Mit Nachunternehmern zu arbeiten ist in der Gebäudereinigung üblich: für Spitzenlasten, für Sonderleistungen, für Objekte außerhalb des eigenen Einzugsgebiets. Das unternehmerische Risiko liegt dabei nicht in der Qualität der Leistung, sondern in einer Haftung, die viele Betriebe unterschätzen.
Die Bürgenhaftung nach § 14 AEntG
Das Arbeitnehmer-Entsendegesetz ordnet an, dass ein Unternehmer, der einen anderen Unternehmer mit der Erbringung von Werk- oder Dienstleistungen beauftragt, für dessen Mindestentgeltverpflichtungen gegenüber dessen Beschäftigten wie ein Bürge haftet, der auf die Einrede der Vorausklage verzichtet hat.
Das bedeutet zweierlei: Der Beschäftigte des Nachunternehmers kann sich unmittelbar an den beauftragenden Betrieb wenden, und er muss es nicht erst beim eigenen Arbeitgeber versuchen.
§ 13 Mindestlohngesetz erklärt diese Regelung für den gesetzlichen Mindestlohn entsprechend anwendbar.
Verschuldensunabhängig heißt: Nichtwissen hilft nicht
Die Haftung greift unabhängig davon, ob der beauftragende Betrieb von einem Verstoß wusste oder wissen konnte. Das ist der Punkt, an dem die Vorstellung scheitert, man habe mit den Arbeitsbedingungen beim Nachunternehmer nichts zu tun.

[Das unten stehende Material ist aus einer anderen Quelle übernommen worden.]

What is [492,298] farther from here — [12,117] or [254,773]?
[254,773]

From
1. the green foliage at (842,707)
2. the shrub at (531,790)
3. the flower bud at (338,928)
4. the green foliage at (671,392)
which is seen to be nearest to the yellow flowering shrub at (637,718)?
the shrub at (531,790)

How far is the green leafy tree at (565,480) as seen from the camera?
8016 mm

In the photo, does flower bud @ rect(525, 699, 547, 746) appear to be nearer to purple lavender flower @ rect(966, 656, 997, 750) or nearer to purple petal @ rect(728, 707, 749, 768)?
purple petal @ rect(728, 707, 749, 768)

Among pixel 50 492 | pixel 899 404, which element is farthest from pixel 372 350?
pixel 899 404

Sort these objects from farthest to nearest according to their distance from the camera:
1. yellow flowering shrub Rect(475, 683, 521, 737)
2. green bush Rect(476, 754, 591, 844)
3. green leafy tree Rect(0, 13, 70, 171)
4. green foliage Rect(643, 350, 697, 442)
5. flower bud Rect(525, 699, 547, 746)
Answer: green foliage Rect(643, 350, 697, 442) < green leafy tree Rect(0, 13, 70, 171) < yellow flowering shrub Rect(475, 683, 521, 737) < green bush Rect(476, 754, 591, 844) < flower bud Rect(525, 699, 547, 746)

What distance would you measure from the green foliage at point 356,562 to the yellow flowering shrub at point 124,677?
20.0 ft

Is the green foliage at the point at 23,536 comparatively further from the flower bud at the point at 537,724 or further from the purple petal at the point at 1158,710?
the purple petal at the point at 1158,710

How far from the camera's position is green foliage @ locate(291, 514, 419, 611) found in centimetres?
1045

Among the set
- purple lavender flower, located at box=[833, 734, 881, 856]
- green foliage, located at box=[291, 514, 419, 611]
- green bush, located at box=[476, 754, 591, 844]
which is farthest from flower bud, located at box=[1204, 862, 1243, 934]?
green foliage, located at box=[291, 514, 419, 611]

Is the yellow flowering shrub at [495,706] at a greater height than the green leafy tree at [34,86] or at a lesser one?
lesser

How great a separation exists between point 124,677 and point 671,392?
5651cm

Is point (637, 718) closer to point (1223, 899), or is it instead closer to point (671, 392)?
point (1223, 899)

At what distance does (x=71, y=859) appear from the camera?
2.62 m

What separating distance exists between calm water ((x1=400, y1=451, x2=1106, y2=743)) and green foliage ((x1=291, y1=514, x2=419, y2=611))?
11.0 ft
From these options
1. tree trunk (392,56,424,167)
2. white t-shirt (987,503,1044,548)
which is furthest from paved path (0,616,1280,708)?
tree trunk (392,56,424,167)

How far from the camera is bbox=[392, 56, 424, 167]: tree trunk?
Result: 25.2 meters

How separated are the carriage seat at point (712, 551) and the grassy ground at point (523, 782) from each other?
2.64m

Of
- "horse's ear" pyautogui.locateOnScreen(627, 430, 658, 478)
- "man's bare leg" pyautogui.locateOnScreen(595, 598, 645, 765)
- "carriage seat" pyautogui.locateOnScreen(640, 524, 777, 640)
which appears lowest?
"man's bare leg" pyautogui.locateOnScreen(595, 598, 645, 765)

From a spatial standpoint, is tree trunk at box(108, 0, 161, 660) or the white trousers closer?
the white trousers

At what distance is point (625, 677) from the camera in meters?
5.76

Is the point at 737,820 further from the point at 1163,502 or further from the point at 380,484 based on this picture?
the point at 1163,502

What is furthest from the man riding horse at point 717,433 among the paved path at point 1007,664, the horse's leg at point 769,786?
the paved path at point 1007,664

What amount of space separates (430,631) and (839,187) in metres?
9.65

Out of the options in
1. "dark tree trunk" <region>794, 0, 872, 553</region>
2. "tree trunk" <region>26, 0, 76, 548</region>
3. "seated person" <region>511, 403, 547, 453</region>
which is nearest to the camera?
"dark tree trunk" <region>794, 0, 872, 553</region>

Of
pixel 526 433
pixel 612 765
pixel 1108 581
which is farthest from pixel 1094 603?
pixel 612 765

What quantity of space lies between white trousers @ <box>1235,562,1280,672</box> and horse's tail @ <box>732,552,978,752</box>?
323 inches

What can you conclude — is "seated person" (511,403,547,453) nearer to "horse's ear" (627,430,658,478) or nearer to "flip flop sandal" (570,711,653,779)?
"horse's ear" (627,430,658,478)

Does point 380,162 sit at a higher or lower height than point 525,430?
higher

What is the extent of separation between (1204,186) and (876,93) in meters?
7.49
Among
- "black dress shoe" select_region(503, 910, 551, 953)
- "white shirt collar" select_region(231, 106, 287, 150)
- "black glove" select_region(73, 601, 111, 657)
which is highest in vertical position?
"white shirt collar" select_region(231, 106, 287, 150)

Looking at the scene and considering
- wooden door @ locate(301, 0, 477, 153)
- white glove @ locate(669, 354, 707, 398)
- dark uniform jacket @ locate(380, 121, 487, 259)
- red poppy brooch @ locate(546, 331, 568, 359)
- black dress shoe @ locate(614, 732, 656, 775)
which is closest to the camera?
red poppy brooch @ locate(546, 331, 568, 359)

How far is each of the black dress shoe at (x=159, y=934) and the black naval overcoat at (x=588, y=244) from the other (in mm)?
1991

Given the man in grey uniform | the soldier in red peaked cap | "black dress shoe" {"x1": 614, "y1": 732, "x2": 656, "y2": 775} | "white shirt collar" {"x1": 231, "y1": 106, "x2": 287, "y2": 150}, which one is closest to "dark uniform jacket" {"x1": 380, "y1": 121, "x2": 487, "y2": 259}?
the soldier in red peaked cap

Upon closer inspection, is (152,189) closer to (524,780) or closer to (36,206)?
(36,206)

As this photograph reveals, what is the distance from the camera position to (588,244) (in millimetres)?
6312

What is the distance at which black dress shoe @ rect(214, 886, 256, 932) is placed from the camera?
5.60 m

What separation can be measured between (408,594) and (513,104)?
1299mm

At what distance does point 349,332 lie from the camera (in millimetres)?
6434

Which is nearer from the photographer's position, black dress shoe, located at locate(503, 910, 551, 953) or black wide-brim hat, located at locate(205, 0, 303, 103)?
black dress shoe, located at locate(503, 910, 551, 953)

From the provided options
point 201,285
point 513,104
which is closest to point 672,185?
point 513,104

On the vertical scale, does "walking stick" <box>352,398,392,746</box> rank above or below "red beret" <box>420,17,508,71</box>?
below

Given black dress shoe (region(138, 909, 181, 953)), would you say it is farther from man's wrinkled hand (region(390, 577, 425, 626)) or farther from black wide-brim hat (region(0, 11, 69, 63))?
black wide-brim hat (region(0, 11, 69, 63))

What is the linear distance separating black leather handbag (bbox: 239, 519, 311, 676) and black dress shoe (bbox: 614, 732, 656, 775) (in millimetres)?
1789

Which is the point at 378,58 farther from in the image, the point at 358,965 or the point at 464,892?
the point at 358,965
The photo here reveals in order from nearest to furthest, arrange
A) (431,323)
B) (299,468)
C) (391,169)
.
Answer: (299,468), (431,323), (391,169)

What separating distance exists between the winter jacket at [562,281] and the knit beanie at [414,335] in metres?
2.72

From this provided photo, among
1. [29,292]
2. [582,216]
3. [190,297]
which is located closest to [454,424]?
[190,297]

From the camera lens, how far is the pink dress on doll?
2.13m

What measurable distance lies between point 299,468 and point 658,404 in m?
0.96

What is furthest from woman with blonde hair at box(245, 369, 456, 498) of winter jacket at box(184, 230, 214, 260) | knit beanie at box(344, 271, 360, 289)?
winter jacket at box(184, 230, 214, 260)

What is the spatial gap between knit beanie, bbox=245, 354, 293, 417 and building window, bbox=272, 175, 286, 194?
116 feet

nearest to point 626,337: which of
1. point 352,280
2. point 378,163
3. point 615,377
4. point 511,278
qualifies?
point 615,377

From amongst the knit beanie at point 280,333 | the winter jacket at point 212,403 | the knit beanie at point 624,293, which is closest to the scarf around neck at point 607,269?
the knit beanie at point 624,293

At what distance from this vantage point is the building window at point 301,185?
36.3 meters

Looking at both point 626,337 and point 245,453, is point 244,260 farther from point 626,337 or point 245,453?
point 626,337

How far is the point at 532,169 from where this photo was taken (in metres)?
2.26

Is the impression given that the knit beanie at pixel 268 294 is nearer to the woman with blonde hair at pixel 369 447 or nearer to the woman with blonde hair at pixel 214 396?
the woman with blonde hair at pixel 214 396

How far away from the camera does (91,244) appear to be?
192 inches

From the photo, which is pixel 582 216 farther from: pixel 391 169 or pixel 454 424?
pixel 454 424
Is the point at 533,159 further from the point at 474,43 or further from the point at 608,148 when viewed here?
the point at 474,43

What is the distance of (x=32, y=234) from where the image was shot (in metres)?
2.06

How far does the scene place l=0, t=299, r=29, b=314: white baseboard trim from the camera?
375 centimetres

Was vor der Beauftragung vorliegen sollte
- Gewerbeanmeldung und Handels- oder Registerauszug
- Unbedenklichkeitsbescheinigungen von Finanzamt, Krankenkassen und Berufsgenossenschaft
- Nachweis der Betriebshaftpflicht mit ausreichender Deckungssumme
- Schriftliche Zusicherung zur Einhaltung der geltenden Mindestlöhne
Alle diese Unterlagen haben ein Ablaufdatum. Eine Bescheinigung von vor zwei Jahren sagt nichts über heute — und genau darauf zielt die Prüfung, wenn sie kommt.
Die Grenze zur Arbeitnehmerüberlassung
Ein Nachunternehmer erbringt eine eigene Werkleistung mit eigenem Personal, eigenen Betriebsmitteln und eigener Weisungsbefugnis. Wird stattdessen Personal in den eigenen Betrieb eingegliedert und dort angewiesen, handelt es sich um Arbeitnehmerüberlassung — mit eigenen Erlaubnispflichten und erheblichen Folgen, wenn sie fehlen.
Die Abgrenzung ist im Einzelfall anspruchsvoll und gehört vor der Beauftragung in den Rechtsrat, nicht danach.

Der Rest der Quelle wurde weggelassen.